Li Xudong won the Young Researcher Prize at the 6th International Conference on Continuous Optimization


Associate Professor Li Xudong from the School of Data Science won the Best Paper Prize for Young Researchers in Continuous Optimization at the Sixth International Conference on Continuous Optimization (ICCOPT 2019) which was held during August 3-8 in Berlin.

Dr. Li(L) and the conference organizer Prof. Michael Hintermüller(R)

Dr. Li gave a speech entitled Exploiting Second Order Sparsity in Big Data Optimization

As a flagship conference of the Mathematical Optimization Society held every three years, ICCOPT covers all theoretical, computational, and practical aspects of continuous optimization. Over 1000 participants from about 70 countries all over the world participated in the conference this year.

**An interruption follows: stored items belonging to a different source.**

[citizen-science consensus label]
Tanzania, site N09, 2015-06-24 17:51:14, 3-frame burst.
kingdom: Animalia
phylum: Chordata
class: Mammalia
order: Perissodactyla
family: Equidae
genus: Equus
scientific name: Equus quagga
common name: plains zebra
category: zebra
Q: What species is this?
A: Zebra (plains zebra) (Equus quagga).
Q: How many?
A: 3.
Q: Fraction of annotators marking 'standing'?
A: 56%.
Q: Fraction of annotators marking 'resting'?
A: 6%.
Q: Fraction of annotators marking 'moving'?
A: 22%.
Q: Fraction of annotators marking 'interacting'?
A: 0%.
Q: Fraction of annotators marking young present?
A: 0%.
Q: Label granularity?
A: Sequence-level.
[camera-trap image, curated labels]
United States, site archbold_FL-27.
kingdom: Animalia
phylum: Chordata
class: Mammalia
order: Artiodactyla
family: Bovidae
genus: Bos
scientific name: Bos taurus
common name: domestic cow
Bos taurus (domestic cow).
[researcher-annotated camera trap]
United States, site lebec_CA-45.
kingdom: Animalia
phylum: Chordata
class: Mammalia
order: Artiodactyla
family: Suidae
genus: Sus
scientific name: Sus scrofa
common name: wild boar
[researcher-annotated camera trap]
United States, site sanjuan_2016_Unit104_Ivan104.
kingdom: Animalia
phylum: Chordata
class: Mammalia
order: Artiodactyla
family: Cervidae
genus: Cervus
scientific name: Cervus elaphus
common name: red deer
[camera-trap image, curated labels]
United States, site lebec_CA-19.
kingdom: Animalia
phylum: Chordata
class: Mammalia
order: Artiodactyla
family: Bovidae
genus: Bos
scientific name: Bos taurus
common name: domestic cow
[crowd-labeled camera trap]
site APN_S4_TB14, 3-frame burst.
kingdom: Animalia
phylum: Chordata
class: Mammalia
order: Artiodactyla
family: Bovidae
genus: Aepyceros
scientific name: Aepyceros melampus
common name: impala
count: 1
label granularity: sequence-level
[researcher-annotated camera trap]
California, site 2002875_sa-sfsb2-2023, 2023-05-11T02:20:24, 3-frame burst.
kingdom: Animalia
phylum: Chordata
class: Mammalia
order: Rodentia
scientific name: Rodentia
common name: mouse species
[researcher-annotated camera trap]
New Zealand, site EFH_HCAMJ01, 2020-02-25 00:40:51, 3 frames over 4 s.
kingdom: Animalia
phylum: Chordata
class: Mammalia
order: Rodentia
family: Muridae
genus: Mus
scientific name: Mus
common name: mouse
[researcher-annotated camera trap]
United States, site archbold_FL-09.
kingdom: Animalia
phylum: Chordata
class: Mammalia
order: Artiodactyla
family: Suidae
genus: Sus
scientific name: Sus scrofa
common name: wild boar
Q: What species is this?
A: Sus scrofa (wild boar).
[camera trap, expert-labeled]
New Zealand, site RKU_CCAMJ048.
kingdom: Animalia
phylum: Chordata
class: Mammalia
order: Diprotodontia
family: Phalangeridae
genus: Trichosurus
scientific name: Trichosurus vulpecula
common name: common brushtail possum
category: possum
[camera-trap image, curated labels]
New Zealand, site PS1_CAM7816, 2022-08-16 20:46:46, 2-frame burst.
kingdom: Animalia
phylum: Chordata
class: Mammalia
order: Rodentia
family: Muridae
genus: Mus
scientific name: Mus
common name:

Dr. Li (M) with his co-authors Prof. Kim-Chuan Toh (L) from the National University of Singapore and Prof. Defeng Sun (R) from the Hong Kong Polytechnic University

Regarded as one of the highest honors for young researchers in the field of continuous optimization, competition for the Young Researchers Prize has always been highly keen. This year, four papers were selected into the final from over 40 qualified submissions. Dr. Li finally stood out for his paper A highly efficient semismooth Newton augmented Lagrangian method for solving Lasso problems.

Award Certificate

Paper reference: “X. D. Li, D. F. Sun, K.-C. Toh, A highly efficient semismooth Newton augmented Lagrangian method for solving Lasso problems, SIAM Journal on Optimization, 28 (2018), pp., 433-458.’’

Short bio for Dr. Li:

Dr. Li is a tenure-track associate professor at the School of Data Science, Fudan University and the Shanghai Center for Mathematical Sciences. He obtained his Ph.D. degree in Optimization from the National University of Singapore and was a research fellow in the Department of Mathematics at the National University of Singapore. Before joining FDU, he was a postdoctoral scholar in the Department of Operations Research and Financial Engineering at Princeton University. He received his Bachelor’s degree in Mathematics from University of Science and Technology of China. His research focuses on designing efficient algorithms for solving large-scale optimization problems arising in data science and machine learning applications. Particularly, he has published a number of papers on large-scale linear and quadratic programming, semidefinite programming, and high-dimensional statistical optimization problems. The software programs, SuiteLasso and QSDPNAL, developed by him and his co-authors, are well-recognized internationally. He is currently serving as an associate editor for Mathematical Programming Computation.